**Request 1:**
From the camp blog post, repeat word for word the part that opens with the words containing "Well I hope" and closes with "Scout is honest!".
**Request 2:**
In the camp blog post, what did the writer's friend buy for $5 at the Q-mart flea market?

**Passage to read:**

>> Start

Also this week, the programme manager (like a Chief of Staff) told me to fill out an application form for next year. So I did, and just for laughs, under desired salary, I put plane ticket. I left it in my tent, and went off. Later that day (bearing in mind, my application is still sitting in my tent), the boss came up to me and said, ‘So Andy, what would it take to get you to repeat this year?’ To which I replied, ‘A plane ticket Bill’. So he said yes.

The next day, I was in the office doing some ‘paperwork’ on my laptop, and another friend, Dylan, asked if I would be coming back next year. I said it was looking fairly likely, at which point a deep voice came form Bill’s (the boss) direction saying ‘Yes, he’ll be here next year’. Look’s like I’ll be coming back to the states again next year! How cool is that! Yes, it will cause NTC problems again, and yes, I’ll miss Summer in Britain again. But hey ho. I love it out here, and if I could, I’d probably do this for years. Why can’t we have America in Sussex?

But what really topped my week off though, was this week’s leader evaluations. On the forms, there is a section to identify particular members of staff that are good. This week, one troop singled me out for excellence, another troop listed me as a member of staff that was ‘most knowledgeable’ and another troop listed me as ‘most helpful’. What really took the cookie (notice the American-ism there) was that one troop listed me as the member of staff with the most Scout spirit. Well there’s irony for you, I’m not even really a Scout!

Over the weekend, a friend (Anthony) took me to a super large flea market (a car boot sale by any other name) called Q-mart. This is in the kind of town where everybody is either related to everybody else, of are sons and daughters of someone, and they just don’t know it. But the market was amazing. So much junk, like you have never seen. My friend picked up a compound archery bow for $5!

Well I hope Blighty is going well. Has Gordon Brown broken the country yet? I hope my car is okay, and Monty has avoided our neighbours cat trap (apparently we have a few stays at the mo – can you imagine the look on my cat’s face if he got caught in the cat trap… lol). I’d like to finish by saying that I am missing you all, but I can’t lie. A Scout is honest!

Lastly, if you haven’t already, please read the apology below. Apparently British wit is lost on the American people. Read right to the end, and you’ll find a surprise especially for YOU (not all the other readers, just for you).

For more things Andy in the US, you can visit the TS Intrepid Website at www.ntc.org.uk/intrepid/ock/. Lots of photos.

If you think it’s good that I’ll be in the US again next year, and would like me to stay out here permanently, so that I stop wasting your fine British air, why not leave a comment, starting your message with ‘I hate you’.

>> End

**Source excerpt:**
>> Start

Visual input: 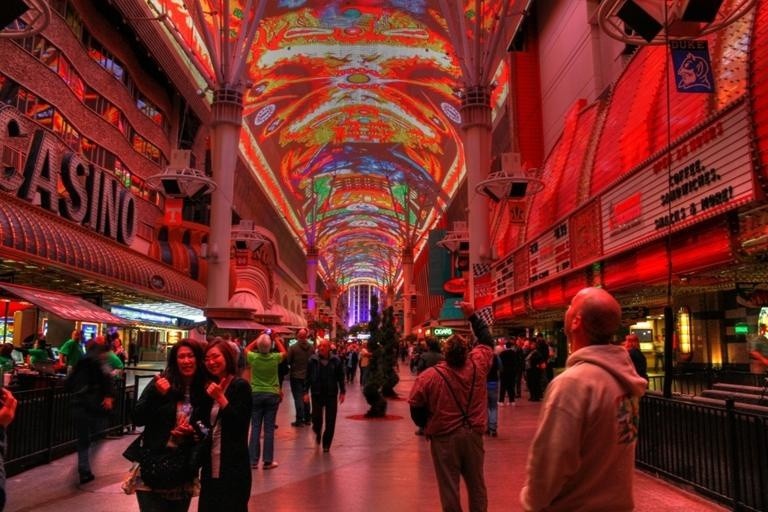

>> End

**Worked solution 1:**
Well I hope Blighty is going well. Has Gordon Brown broken the country yet? I hope my car is okay, and Monty has avoided our neighbours cat trap (apparently we have a few stays at the mo – can you imagine the look on my cat’s face if he got caught in the cat trap… lol). I’d like to finish by saying that I am missing you all, but I can’t lie. A Scout is honest!

**Worked solution 2:**
A compound archery bow.